Now I am just a few months shy of my 53rd birthday, and it’s been over four months since I stopped working. Tonight I’m thinking about those invisible nighttime voices I heard when I was a kid. I write them off as the product of a child’s overactive imagination.

But if those voices weren’t real, I ask myself, what else have I imagined? What is real?  Did I really have a career as an I.T. Manager? Were all of those projects and deadlines and all that work and stress and all the triumphs and failures real? Or did I imagine it all? My wife is upstairs sleeping. Considering the mathematics of infinite time and space, did I really meet and love and marry my perfect soul mate? And she loved me, too? This is all getting pretty far fetched. The odds are incalculable.

Maybe Parkinson’s is the only thing that is real. Maybe in fact the thing I can’t imagine, the eventual imprisonment of my mind and soul in the statue my body will become, has already happened, and maybe everything I’ve experienced has occurred within my imagination. Maybe those voices I heard when I was a kid were the last echoes of the real, outside world, and maybe everything else, all the pain and suffering, all the love and beauty, the incredible and the trivial, has taken place inside my head, a rationalized universe of my own creation to get me through the nightmare that is reality.

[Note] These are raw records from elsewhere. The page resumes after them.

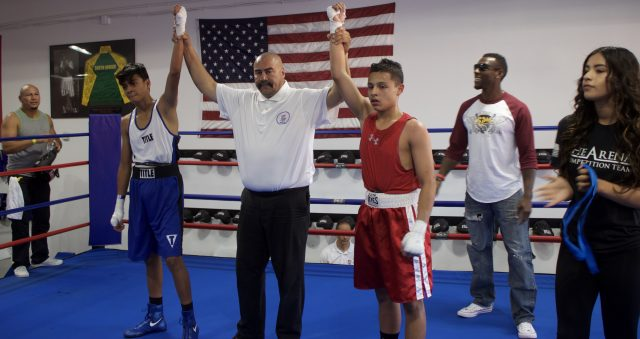 At the conclusion of their hard fought contest we see referee Hondo Fontane lifting the arms of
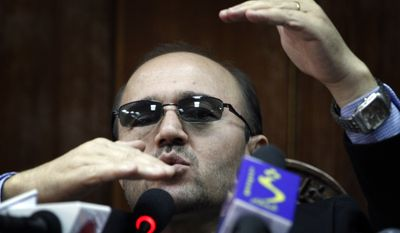 ** FILE ** Afghan central bank Gov. Abdul Qadir Fitrat gestures during a press conference in Kabul, Afghanistan, on Wednesday, Sept. 1, 2010. Mr. Fitrat expressed confidence in the solvency of Kabul Bank, the nation's biggest bank, which has been the target of allegations of mismanagement and illegitimate activities. (AP Photo/Musadeq Sadeq)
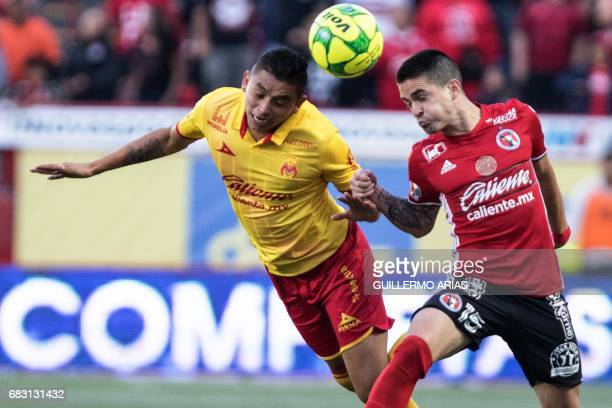 Tijuana's Alfredo Perez vies for the ball with Morelia's Miguel Sensores during the quarterfinal second leg football match of the Mexican Clausura...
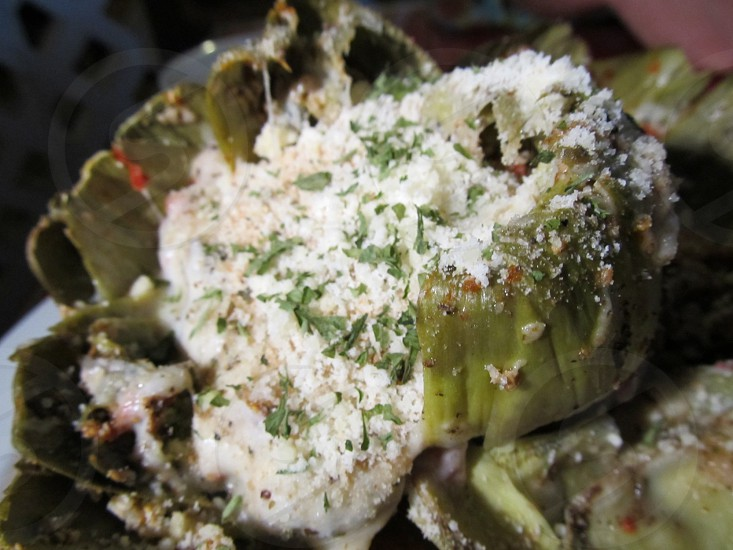 Baked and stuffed artichoke with cheese photo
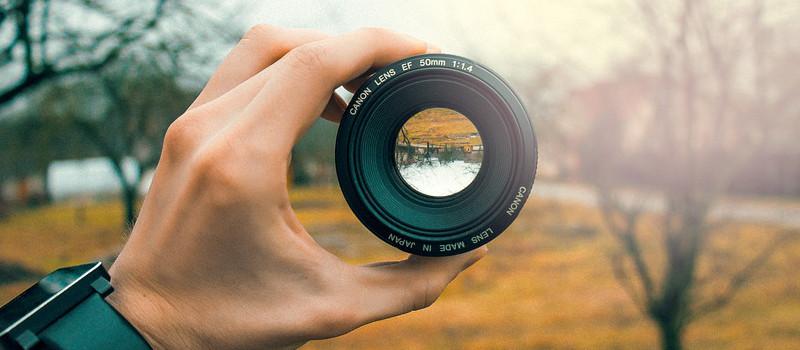 mano regge obiettivo macchina fotografica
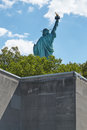 Statue of Liberty back seen behind a wall, sunny day Royalty Free Stock Photo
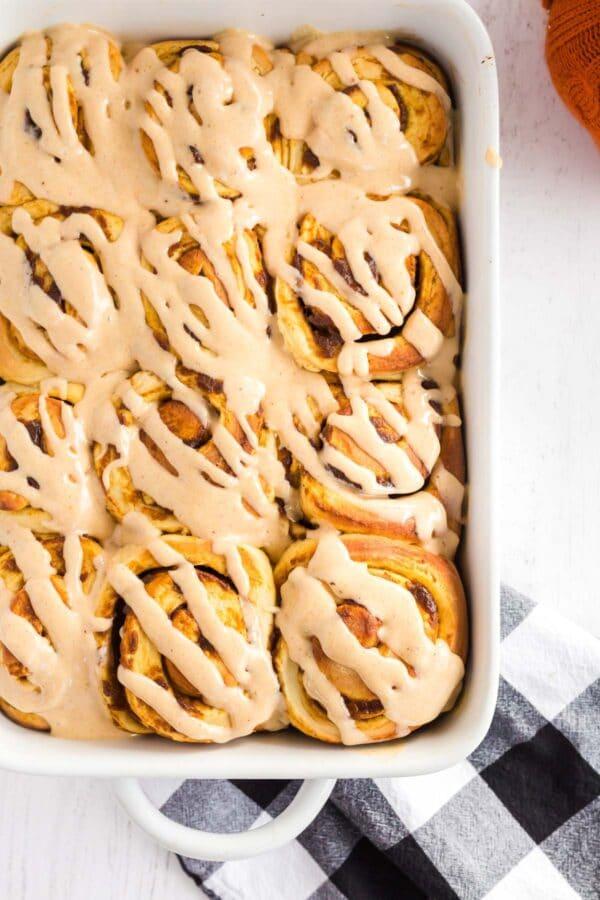 frosted pumpkin cinnamon rolls in a white casserole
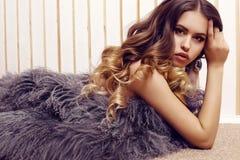 Sinnliche Frau mit dem luxuriösen gelockten Haar, das eleganten Pelzmantel trägt Stockfotografie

This would explain the combination of the unlikely and unreal that has been my life so far.

Maybe beyond the horizons of this world, beyond the walls of infinity, a catatonic middle aged man sits alone in a wheelchair in the dusty corner of an institution for the insane and demented. Doctors and nurses shine bright lights in his eye, and see no activity, no hint of recognition. But a flashlight can’t illuminate the universe, or the infinity that lies behind and beyond those eyes.

In the end I’ll have no choice but to let Parkinson’s take me wherever it will take me. As it progresses, as I deteriorate, all I am and all I know will fade away, and I will be taken beyond – beyond the physical, beyond the emotional, beyond the boundaries of sanity and imagination, beyond death.

And when I am taken away from my friends, my family, and especially my wife, I will be taken beyond this Heaven, real or imagined, that I have been blessed to spend all my days in.